++++ 文書本文
説明

Uプレス装置およびUプレス方法

【課題】特に厚肉のUOE鋼管を製造する際、U成形において管軸方向端部で発生する局所的な減肉を防止する。
【解決手段】ロッカーアッセンブリ式のUプレス装置を構成するロッカーダイ2の下部ロッカーシュー2bにおける管軸方向の両端部に、鋼板3との当接面が端面に行くほど先窄まりとなる逃がし部2baを形成する。下部ロッカーシュー2bは、逃がし部2baの管軸方向の位置の変更が可能なように構成する。鋼板3をU成形する際、鋼板3の管軸方向端部に、下部ロッカーシュー2bにおける管軸方向の両端部に形成した逃がし部2baを位置させてU成形する。
【効果】厚肉のUOE鋼管を製造する際、U成形において管軸方向端部で局所的な減肉が発生することがない。従って、鋼板肉厚を厚めに製造する必要がなく、歩留まりも良くなる。

【発明の詳細な説明】
【技術分野】
【0001】
本発明は、特にU成形において管端部での局所的減肉が大きくなる、厚鋼板を用いたUOE鋼管の製造に使用するUプレス装置、およびこのUプレス装置を用いたUプレス方法に関するものである。
【背景技術】
【0002】
UOE鋼管は、先ず、素材である鋼板の両エッジ部に開先加工を施した後、Cプレス、Uプレス、Oプレス機によりオープンパイプに成形する。その後、ガスシールド溶接による仮付け溶接、サブマージアーク溶接による内面溶接、外面溶接によってシーム溶接を行い、最後に拡管機で所定の寸法に仕上げられる。
【0003】
前記の製管工程のうち、C成形では、Oプレスで必要な成形荷重の低減とピーキング対策のため、鋼板の幅方向端部付近に鋼管径に見合った曲げ加工を与える。また、U成形では、開放ダイを有するUプレスを用いて平板状の鋼板をU管形状に加工し、Oプレス機内へ搬送できるようにする。また、O成形では、閉成ダイを有するOプレスを用いてU管をO形状に加工する。
【非特許文献1】日本鉄鋼協会編、第3版鉄鋼便覧III(2)、条鋼・鋼管・圧延共通設備、昭和55年11月20日発行、1109頁
【0004】
このとき、寸法精度向上のためプレス時に若干の絞りを与える。多くの場合、鋼管は内部溶接及び外部溶接の後ではまだ直径及び丸みに対する要求を満足していないため、鋼管は拡管(冷間口広げ加工)により矯正される。さらにこの拡管により、仕上げ及び溶接の間に形成される引張内部応力の一部が減じられ、周縁の大部分において圧縮内部応力にかえることも行われる。
【発明の開示】
【発明が解決しようとする課題】
【0005】
ところで、図10に示したような、管軸方向に一様な断面を有するロッカーシュー2a,2bが所定の間隔を存して配置されたロッカーダイ2を、その間に挟んだ鋼板3の幅方向端部がプラテン4に接触するまで、Uポンチ1に沿うように回動させるロッカーアッセンブリ式のUプレス装置にてU成形する際、管軸方向端部では口開き変形が発生する。
++++++++
**問題文**
Uプレス装置に関する文書から、「Uプレス装置およびUプレス方法」で始まり「レス方法に関するものである。」で終わる部分を一字も変えずに書き写してください。 この後に続く行は、Uプレス装置に関する文書とは別の出典に由来します。
++++ 提供データ
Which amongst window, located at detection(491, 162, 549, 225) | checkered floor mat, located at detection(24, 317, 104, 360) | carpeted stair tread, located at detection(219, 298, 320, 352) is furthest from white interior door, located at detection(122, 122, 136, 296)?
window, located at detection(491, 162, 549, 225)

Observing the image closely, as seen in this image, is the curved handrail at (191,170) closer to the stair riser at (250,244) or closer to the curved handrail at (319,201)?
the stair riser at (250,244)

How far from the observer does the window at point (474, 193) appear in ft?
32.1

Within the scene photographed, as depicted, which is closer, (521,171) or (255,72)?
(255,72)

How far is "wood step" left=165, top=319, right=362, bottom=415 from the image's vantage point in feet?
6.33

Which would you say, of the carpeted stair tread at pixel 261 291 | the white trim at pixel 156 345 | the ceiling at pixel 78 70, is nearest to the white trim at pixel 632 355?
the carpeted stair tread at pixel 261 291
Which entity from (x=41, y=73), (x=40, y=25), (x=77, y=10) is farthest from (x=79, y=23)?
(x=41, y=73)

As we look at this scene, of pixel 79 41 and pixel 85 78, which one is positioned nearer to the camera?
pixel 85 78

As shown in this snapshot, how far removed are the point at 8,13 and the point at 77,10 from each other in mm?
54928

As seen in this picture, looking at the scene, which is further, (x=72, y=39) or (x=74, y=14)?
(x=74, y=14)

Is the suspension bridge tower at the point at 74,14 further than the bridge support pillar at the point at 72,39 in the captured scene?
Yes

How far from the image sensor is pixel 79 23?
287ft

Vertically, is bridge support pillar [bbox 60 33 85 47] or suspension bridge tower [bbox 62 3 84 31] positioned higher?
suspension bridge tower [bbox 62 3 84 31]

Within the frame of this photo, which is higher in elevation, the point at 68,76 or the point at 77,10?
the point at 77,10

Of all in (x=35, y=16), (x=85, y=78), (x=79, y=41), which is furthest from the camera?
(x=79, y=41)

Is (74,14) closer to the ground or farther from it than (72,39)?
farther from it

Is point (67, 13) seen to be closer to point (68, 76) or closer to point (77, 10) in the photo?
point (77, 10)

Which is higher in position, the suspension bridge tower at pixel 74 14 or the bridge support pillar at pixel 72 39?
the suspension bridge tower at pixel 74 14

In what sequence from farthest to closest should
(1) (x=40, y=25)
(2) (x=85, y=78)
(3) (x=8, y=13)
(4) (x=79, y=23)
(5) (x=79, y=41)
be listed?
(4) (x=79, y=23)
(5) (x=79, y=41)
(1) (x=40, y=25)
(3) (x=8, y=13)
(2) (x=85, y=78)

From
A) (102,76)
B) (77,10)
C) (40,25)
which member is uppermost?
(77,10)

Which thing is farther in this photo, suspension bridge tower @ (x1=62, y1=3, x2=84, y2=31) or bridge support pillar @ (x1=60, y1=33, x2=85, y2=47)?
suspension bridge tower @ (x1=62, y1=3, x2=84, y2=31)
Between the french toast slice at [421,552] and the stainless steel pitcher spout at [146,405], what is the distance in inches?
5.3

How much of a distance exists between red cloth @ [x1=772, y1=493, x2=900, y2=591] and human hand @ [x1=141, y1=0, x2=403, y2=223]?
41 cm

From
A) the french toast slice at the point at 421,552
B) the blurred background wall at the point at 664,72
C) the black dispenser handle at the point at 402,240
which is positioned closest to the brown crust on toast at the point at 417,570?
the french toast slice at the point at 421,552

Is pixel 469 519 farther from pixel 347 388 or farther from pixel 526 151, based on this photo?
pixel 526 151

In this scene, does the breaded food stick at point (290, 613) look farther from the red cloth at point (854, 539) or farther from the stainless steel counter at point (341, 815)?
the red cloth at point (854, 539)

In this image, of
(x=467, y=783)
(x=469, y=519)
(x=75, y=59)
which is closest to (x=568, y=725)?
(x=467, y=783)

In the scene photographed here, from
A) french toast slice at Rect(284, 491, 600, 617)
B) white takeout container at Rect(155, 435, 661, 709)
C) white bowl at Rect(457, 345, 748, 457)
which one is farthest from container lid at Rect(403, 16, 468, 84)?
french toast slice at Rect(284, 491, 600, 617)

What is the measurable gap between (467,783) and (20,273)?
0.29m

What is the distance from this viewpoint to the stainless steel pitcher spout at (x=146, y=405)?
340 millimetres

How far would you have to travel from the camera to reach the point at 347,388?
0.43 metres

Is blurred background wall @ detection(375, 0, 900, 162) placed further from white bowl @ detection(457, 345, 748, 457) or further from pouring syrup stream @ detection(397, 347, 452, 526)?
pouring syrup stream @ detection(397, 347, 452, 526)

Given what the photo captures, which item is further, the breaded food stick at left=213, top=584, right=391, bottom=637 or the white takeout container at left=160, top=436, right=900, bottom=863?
++++++++
**解答**
Uプレス装置およびUプレス方法

【課題】特に厚肉のUOE鋼管を製造する際、U成形において管軸方向端部で発生する局所的な減肉を防止する。
【解決手段】ロッカーアッセンブリ式のUプレス装置を構成するロッカーダイ2の下部ロッカーシュー2bにおける管軸方向の両端部に、鋼板3との当接面が端面に行くほど先窄まりとなる逃がし部2baを形成する。下部ロッカーシュー2bは、逃がし部2baの管軸方向の位置の変更が可能なように構成する。鋼板3をU成形する際、鋼板3の管軸方向端部に、下部ロッカーシュー2bにおける管軸方向の両端部に形成した逃がし部2baを位置させてU成形する。
【効果】厚肉のUOE鋼管を製造する際、U成形において管軸方向端部で局所的な減肉が発生することがない。従って、鋼板肉厚を厚めに製造する必要がなく、歩留まりも良くなる。

【発明の詳細な説明】
【技術分野】
【0001】
本発明は、特にU成形において管端部での局所的減肉が大きくなる、厚鋼板を用いたUOE鋼管の製造に使用するUプレス装置、およびこのUプレス装置を用いたUプレス方法に関するものである。